Le premier consiste à « s’inscrire dans la continuité », ce qui passe notamment par un renforcement du marché unique, par des investissements dans le numérique, les transports, l’énergie, par l’amélioration du fonctionnement de la monnaie unique, par la lutte contre le terrorisme, par la coopération en matière de défense. Le deuxième scénario, « rien d’autre que le marché unique », implique que l’UE se recentre sur le marché unique, dont le bon fonctionnement devient sa « principale raison d’être », qu’elle renonce à exprimer une volonté commune en matière de migration, de défense ou de sécurité, qu’elle limite sa capacité d’agir collectivement, au risque d’un nivellement par le bas en matière de normes sociales et environnementales. Le troisième scénario, « ceux qui veulent plus font plus », est celui d’une Europe à plusieurs vitesses qui permet à des coalitions de pays d’aller plus loin dans des domaines spécifiques (défense, sécurité, fiscalité, justice, affaires sociales).

Dans le quatrième scénario, « faire moins mais de manière efficace », l’UE concentre ses efforts sur des domaines d’action choisis où elle peut obtenir des résultats rapides et cesse d’agir là où sa valeur ajoutée lui semble moindre. La répartition des responsabilités entre l’Union et les Etats devient plus claire mais la difficulté est de trouver un accord sur les domaines qui seront jugés prioritaires. Le livre blanc cite l’innovation, la sécurité, la migration, la défense, l’antiterrorisme.
Enfin, le cinquième scénario, « faire beaucoup plus ensemble », relève de l’option fédérale, même si le mot n’est pas employé. Il consiste à « mettre en commun davantage de pouvoirs, de ressources et de processus décisionnels dans tous les secteurs » et d’organiser la coopération « à des niveaux sans précédent » dans tous les domaines. Seul problème : « le sentiment que l’UE manque de légitimité ou a acquis trop de pouvoirs au détriment des autorités nationales risque d’aliéner certains pans de la société ».

« La méthode des petits pas ne fonctionne pas »

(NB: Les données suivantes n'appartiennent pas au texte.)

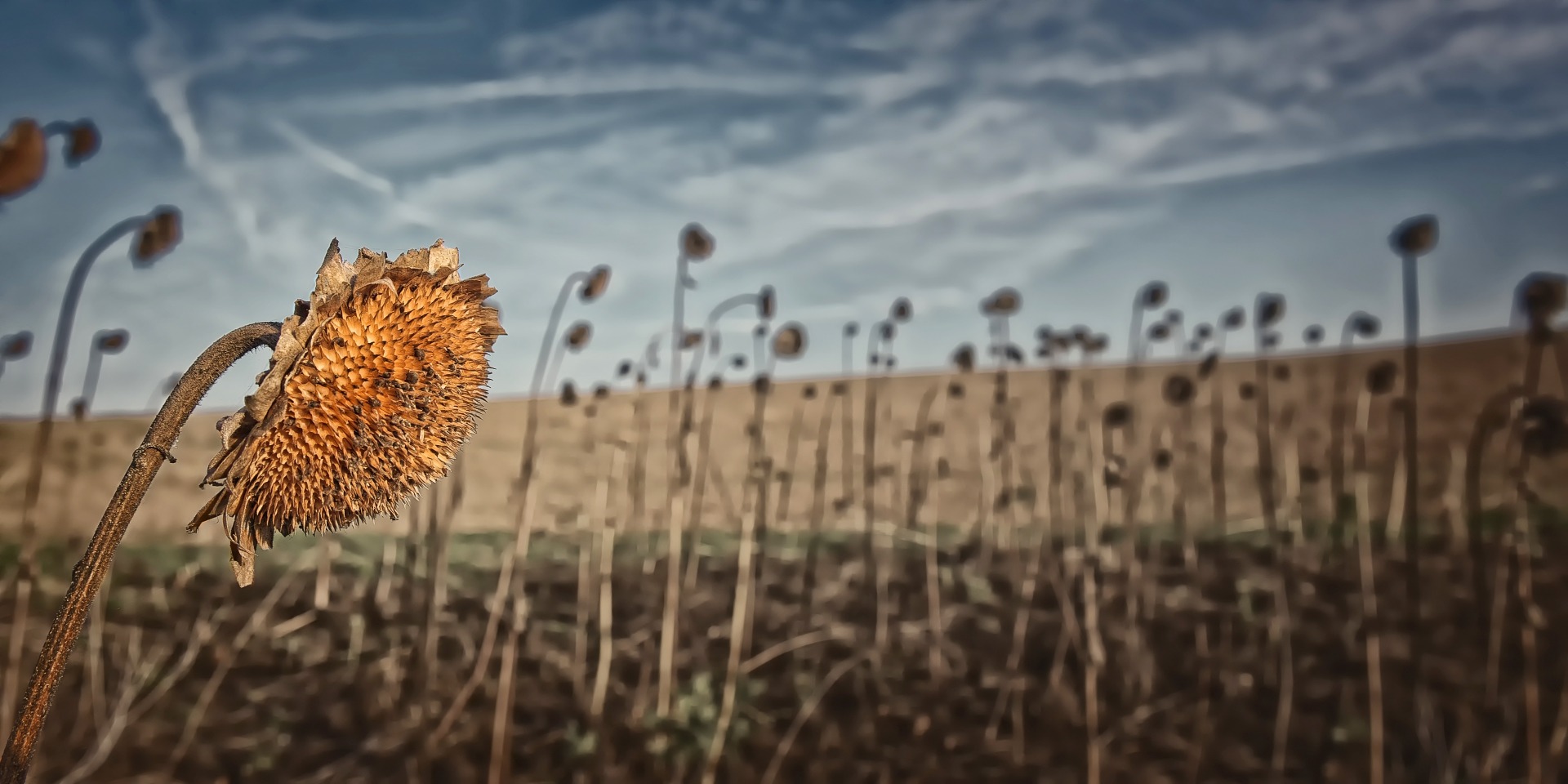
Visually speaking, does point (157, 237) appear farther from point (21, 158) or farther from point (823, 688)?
point (823, 688)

Face à cet ambitieux appel à la réflexion collective, les premières réactions sont venues du Parlement européen, où les eurodéputés socialistes français ont fait part de leur « déception ». Ils reprochent en effet au président de la Commission, en proposant cinq options, de laisser les Etats décider au lieu de présenter sa propre vision politique. Sur le fond, ils estiment que le scénario n°1, « s’inscrire dans la continuité », et le scénario n°4, « faire moins mais de manière plus efficace », ne sont pas crédibles. « Cette méthode des petits pas ne fonctionne plus », affirment-ils. Le scénario n° 2, « rien d’autre que le marché unique », est à leurs yeux « le pire ». « Sans convergence, notamment sociale et fiscale, le marché unique n’a aucune raison d’être, aucun avenir », soutiennent-ils. Restent le scénario n°3, « ceux qui veulent plus font plus », et le scénario n°5, « faire beaucoup plus ensemble ». Le scénario n°3, expliquent-ils, « n’a jamais été notre idéal mais nous y sommes prêts ».

Toutefois, c’est le scénario n°5 qui a leur préférence. « Nous attendons de la France qu’elle s’empare de ces propositions pour enfin changer et refonder l’Europe », déclarent-ils, avant de se dire « convaincus qu’une Europe refondée est le seul moyen de défendre nos valeurs et faire face aux défis et menaces du XXIème siècle ». Le débat est ouvert. La Commission se propose de le nourrir en publiant, dans les prochains moins, des documents de réflexion sur la dimension sociale de l’Europe, sur l’approfondissement de l’Union économique et monétaire, sur la maîtrise de la mondialisation, sur l’avenir de la défense européenne et sur celui des finances de l’UE. « Bruxelles » est au travail et entend le faire savoir.